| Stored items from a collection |
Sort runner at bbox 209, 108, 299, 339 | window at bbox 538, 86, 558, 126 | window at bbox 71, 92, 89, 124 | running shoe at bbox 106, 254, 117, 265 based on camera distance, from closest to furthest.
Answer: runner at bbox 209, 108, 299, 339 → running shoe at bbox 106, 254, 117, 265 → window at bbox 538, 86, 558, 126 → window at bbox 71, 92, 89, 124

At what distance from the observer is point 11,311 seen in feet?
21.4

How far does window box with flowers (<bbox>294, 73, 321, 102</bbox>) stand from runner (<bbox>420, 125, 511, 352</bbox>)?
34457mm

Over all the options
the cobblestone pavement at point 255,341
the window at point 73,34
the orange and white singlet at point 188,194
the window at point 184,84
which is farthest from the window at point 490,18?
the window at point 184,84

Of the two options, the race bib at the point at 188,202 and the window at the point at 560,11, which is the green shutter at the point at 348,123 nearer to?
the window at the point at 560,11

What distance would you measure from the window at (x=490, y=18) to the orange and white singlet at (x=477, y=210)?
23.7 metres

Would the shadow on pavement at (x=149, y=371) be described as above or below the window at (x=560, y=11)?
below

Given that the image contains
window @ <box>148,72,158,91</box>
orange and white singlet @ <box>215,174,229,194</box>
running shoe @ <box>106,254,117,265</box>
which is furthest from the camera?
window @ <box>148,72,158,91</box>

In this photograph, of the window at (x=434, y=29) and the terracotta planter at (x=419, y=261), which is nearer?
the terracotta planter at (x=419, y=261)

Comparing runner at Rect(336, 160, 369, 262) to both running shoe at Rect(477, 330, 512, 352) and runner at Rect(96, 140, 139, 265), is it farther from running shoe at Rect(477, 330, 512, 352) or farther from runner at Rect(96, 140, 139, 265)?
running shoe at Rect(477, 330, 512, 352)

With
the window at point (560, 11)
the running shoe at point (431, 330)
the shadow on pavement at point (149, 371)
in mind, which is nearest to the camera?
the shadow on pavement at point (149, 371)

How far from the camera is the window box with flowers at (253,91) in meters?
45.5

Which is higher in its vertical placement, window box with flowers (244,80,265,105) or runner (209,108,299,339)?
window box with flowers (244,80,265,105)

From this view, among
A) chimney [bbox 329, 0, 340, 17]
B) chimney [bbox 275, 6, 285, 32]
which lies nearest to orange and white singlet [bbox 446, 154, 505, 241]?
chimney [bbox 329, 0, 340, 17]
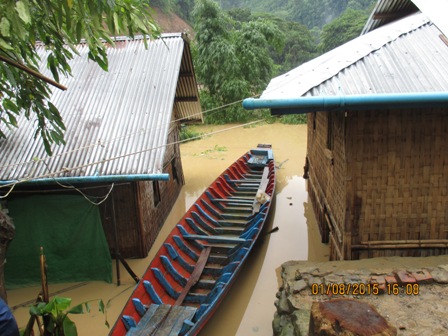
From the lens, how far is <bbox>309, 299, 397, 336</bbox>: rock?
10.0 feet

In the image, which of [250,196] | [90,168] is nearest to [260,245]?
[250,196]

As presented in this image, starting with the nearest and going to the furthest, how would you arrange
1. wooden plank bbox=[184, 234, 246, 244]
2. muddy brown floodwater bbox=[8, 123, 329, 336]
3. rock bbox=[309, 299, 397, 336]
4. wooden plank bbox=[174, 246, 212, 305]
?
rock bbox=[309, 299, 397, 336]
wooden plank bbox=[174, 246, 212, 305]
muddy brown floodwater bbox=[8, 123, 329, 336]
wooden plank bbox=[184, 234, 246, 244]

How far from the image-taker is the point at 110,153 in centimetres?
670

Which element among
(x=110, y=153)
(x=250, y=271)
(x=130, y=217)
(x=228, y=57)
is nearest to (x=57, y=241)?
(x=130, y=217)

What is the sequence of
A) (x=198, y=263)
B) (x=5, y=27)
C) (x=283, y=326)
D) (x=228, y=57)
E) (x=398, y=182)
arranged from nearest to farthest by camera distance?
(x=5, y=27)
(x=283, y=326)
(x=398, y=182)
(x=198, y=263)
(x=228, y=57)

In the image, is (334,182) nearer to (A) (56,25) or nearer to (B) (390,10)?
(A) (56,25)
---
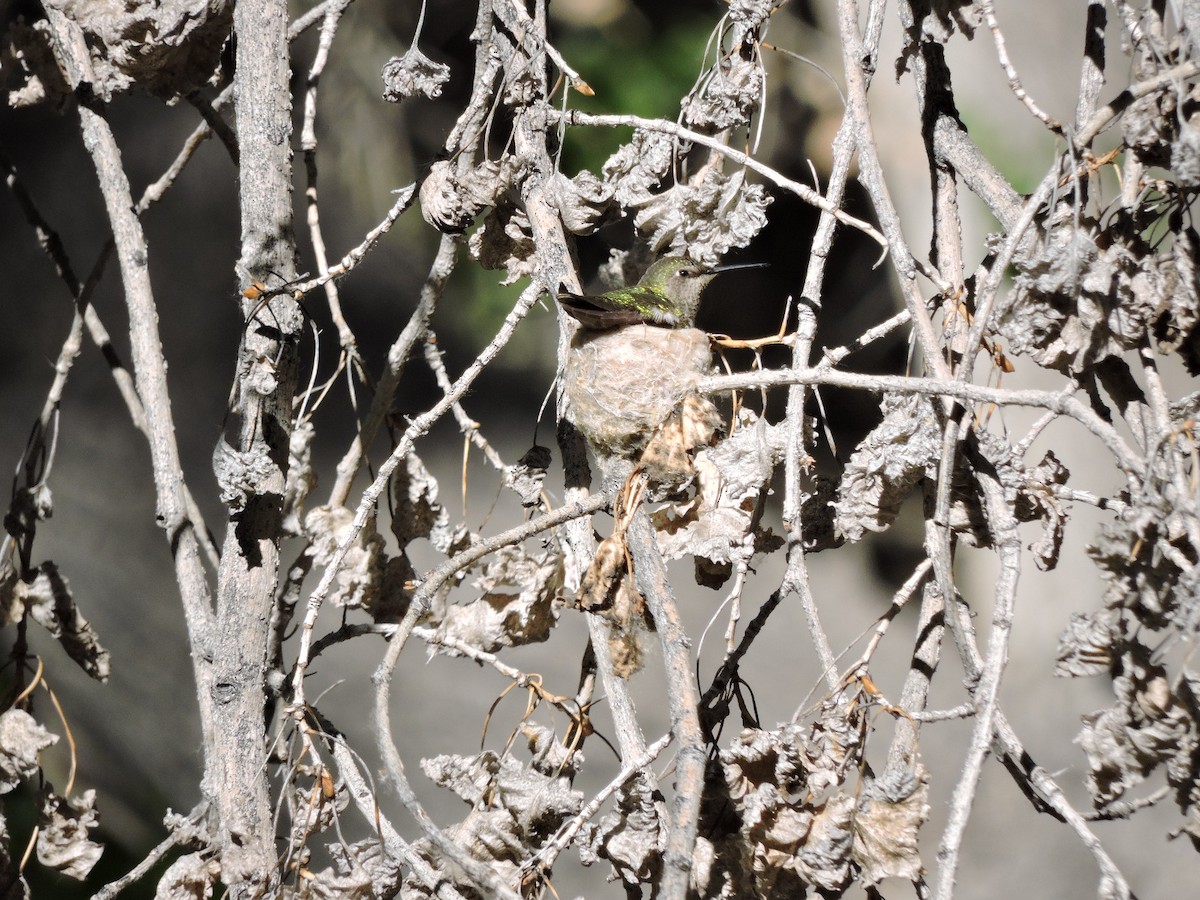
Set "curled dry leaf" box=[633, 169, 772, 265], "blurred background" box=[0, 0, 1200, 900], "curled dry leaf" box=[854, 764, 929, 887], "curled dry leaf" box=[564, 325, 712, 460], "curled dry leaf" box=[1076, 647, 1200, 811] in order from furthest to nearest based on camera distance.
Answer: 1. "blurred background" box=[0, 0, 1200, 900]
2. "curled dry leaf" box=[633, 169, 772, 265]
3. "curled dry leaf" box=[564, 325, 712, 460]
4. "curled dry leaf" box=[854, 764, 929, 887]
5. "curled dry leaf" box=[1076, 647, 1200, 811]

| SHORT PROBLEM |
Copy the entries word for word, starting at the line that contains "How far does" and ending at the line that contains "23.7 metres".

| RESULT FOR THIS EXERCISE |
How far does window box with flowers (<bbox>294, 73, 321, 102</bbox>) stand from runner (<bbox>420, 125, 511, 352</bbox>)?
34457mm

Over all the options
the cobblestone pavement at point 255,341
the window at point 73,34
the orange and white singlet at point 188,194
the window at point 184,84
which is farthest from the window at point 490,18?
the window at point 184,84

Of the two options, the race bib at the point at 188,202 and the window at the point at 560,11, which is the green shutter at the point at 348,123 nearer to?
the window at the point at 560,11

What distance would you measure from the window at (x=490, y=18) to the orange and white singlet at (x=477, y=210)?
23.7 metres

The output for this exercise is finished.